◆ Working data:
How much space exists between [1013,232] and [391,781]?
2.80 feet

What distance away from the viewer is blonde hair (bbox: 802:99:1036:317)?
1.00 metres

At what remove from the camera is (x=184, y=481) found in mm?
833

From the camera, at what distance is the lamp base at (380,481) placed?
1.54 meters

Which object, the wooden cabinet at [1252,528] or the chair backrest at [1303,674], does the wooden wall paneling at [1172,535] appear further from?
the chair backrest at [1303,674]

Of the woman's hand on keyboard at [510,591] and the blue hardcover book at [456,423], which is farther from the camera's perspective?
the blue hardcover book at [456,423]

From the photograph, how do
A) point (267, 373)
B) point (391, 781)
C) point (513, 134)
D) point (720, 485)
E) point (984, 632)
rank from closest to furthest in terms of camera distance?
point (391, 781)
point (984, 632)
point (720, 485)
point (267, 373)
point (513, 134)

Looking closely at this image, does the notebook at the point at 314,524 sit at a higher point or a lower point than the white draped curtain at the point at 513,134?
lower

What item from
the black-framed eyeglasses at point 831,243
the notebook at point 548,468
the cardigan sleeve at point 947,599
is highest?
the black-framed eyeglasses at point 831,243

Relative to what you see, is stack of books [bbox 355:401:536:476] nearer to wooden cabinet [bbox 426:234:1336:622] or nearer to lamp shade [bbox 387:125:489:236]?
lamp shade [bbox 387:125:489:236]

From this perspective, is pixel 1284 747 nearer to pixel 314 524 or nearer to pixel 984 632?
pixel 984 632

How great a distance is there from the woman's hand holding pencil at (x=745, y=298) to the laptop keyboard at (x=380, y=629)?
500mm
* * *
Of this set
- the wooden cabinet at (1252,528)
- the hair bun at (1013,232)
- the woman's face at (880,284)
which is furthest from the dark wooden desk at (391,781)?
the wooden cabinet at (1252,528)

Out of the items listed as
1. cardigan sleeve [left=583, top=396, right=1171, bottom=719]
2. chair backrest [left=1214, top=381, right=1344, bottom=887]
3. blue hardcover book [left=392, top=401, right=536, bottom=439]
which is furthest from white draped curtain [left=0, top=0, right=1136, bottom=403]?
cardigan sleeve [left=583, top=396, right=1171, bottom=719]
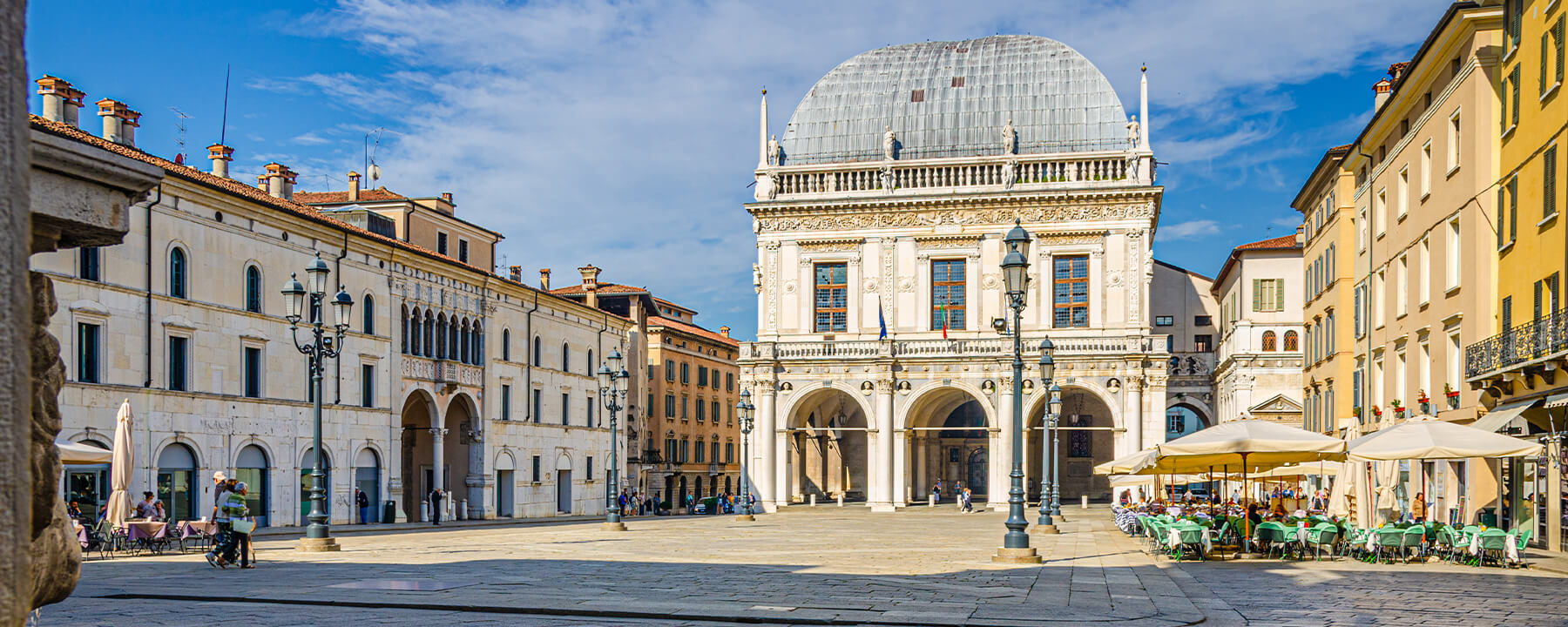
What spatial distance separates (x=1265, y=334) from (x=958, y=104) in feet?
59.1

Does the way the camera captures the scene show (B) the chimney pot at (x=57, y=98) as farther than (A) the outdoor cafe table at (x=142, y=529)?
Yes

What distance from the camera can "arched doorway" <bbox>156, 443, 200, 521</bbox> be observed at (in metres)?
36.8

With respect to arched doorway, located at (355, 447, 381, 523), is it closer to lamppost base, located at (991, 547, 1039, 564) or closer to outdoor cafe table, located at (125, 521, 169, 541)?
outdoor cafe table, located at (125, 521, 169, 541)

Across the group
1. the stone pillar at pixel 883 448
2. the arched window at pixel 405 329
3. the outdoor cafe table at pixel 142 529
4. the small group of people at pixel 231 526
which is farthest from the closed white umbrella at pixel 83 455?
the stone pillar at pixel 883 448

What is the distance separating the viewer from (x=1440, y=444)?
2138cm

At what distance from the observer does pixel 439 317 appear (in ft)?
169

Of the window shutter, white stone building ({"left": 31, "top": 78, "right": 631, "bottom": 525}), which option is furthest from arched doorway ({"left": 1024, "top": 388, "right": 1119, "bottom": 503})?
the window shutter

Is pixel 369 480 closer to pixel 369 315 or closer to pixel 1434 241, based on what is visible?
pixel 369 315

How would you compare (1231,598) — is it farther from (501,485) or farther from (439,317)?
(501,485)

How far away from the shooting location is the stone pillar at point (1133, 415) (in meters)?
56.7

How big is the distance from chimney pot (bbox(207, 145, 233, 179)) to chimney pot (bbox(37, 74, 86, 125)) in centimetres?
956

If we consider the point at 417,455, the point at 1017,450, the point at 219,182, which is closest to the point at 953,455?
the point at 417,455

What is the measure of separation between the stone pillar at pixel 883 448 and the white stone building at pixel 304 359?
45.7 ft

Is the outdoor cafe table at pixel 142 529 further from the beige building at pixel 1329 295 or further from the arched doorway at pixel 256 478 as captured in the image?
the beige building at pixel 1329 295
---
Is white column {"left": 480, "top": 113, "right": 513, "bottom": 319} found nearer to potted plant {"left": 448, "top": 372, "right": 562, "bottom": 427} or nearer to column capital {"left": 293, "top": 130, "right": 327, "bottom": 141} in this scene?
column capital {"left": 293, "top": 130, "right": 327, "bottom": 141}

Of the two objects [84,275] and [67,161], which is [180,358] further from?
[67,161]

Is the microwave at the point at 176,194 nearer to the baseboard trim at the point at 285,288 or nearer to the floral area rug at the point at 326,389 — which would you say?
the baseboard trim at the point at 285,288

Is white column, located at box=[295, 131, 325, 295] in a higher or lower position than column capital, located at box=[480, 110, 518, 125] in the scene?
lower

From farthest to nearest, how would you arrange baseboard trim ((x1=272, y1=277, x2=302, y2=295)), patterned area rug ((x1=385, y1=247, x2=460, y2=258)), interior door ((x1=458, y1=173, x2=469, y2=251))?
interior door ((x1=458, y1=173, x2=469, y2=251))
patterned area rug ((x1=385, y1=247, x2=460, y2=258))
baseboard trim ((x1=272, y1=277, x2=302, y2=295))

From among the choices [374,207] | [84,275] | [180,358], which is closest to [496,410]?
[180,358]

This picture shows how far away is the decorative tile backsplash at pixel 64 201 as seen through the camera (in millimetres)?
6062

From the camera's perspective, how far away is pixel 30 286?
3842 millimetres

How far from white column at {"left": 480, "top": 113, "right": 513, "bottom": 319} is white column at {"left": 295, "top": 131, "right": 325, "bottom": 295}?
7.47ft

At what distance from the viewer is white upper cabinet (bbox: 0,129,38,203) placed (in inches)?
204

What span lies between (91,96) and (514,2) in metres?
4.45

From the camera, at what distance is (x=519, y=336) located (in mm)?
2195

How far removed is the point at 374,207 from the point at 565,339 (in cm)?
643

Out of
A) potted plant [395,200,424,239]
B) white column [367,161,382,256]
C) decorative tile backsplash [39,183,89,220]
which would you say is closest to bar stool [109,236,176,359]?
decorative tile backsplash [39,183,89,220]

◆ The request: Please return every line in the records that contains the string "area". Case counts, so an uppercase or lowercase difference means no match.

◆ Solution below:
Is the microwave at the point at 176,194 nearer to the baseboard trim at the point at 285,288 or nearer to the floral area rug at the point at 326,389 — which would you say?
From farthest to nearest, how would you arrange baseboard trim ((x1=272, y1=277, x2=302, y2=295)), patterned area rug ((x1=385, y1=247, x2=460, y2=258)), interior door ((x1=458, y1=173, x2=469, y2=251))?
patterned area rug ((x1=385, y1=247, x2=460, y2=258))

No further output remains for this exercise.